# Rafting the South Platte through Denver?



## blutzski (Mar 31, 2004)

Biking along the South Platte through Denver from Bear Creek to Clear Creek I noticed most of the drop structures have big boulders marking boatable sluices. Most of the drop structures seems to be fairly new, boater friendly and relatively nice looking. Does anyone oar rig the South Platte through Denver? It would be nice to get some local rafting practice in without driving 80 miles.


----------



## Rich (Sep 14, 2006)

My nephew got me into running the Dirty South (aka the South Platte).
Lots of fun waves and surfing above 1800 cfs (S. Platte below Cherry Creek). Last year we hit it a bunch between 3000 and 4000 and it is a blast. 
This year it never got over above 1500 for any length of time.
Flow is controlled by Chatfield Dam and has little to do with runoff or temperatures.

We run from Union Chutes to Globesville Landing. A long run that goes quick at high water and is very slow in the flats at low water (less than 1500). Great play at Union Chutes and then the best mile of surfing in Colorado below Confluence Park. The flats in between have a few drops.

Have also run laps at both Union Chutes and Confluence Park.
We run small surf cats but any boat would work.

Have used Uber or a bike for shuttle. Urban boating is an acquired taste (or not). I am amazed all the Denver boaters that will drive hours in traffic to run Browns Canyon (in traffic) but will not run the Dirty South (which is not all that dirty) in their own backyard.
◇ ◇ ◇ ◇
* **Set task 1**:
According to the rafting thread, which dam controls the flow of the South Platte?
The rows that come next have a different source from the rafting thread.

* **Records supplied**:
◇ ◇ ◇ ◇
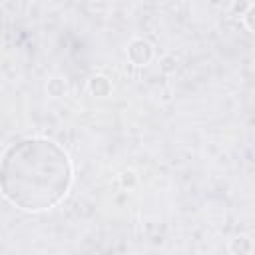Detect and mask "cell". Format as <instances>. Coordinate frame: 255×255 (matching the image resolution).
Listing matches in <instances>:
<instances>
[{
	"instance_id": "1",
	"label": "cell",
	"mask_w": 255,
	"mask_h": 255,
	"mask_svg": "<svg viewBox=\"0 0 255 255\" xmlns=\"http://www.w3.org/2000/svg\"><path fill=\"white\" fill-rule=\"evenodd\" d=\"M70 185L72 163L68 153L52 139H20L0 159V191L24 211H44L58 205Z\"/></svg>"
}]
</instances>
◇ ◇ ◇ ◇
* **Set task 2**:
Write out every row in Block 1 word for word, leaving out the pictures.

* **Correct result 1**:
Chatfield Dam.

* **Correct result 2**:
Detect and mask "cell". Format as <instances>. Coordinate frame: 255×255 (matching the image resolution).
Listing matches in <instances>:
<instances>
[{
	"instance_id": "1",
	"label": "cell",
	"mask_w": 255,
	"mask_h": 255,
	"mask_svg": "<svg viewBox=\"0 0 255 255\" xmlns=\"http://www.w3.org/2000/svg\"><path fill=\"white\" fill-rule=\"evenodd\" d=\"M70 185L72 163L68 153L52 139H20L0 159V191L24 211H44L58 205Z\"/></svg>"
}]
</instances>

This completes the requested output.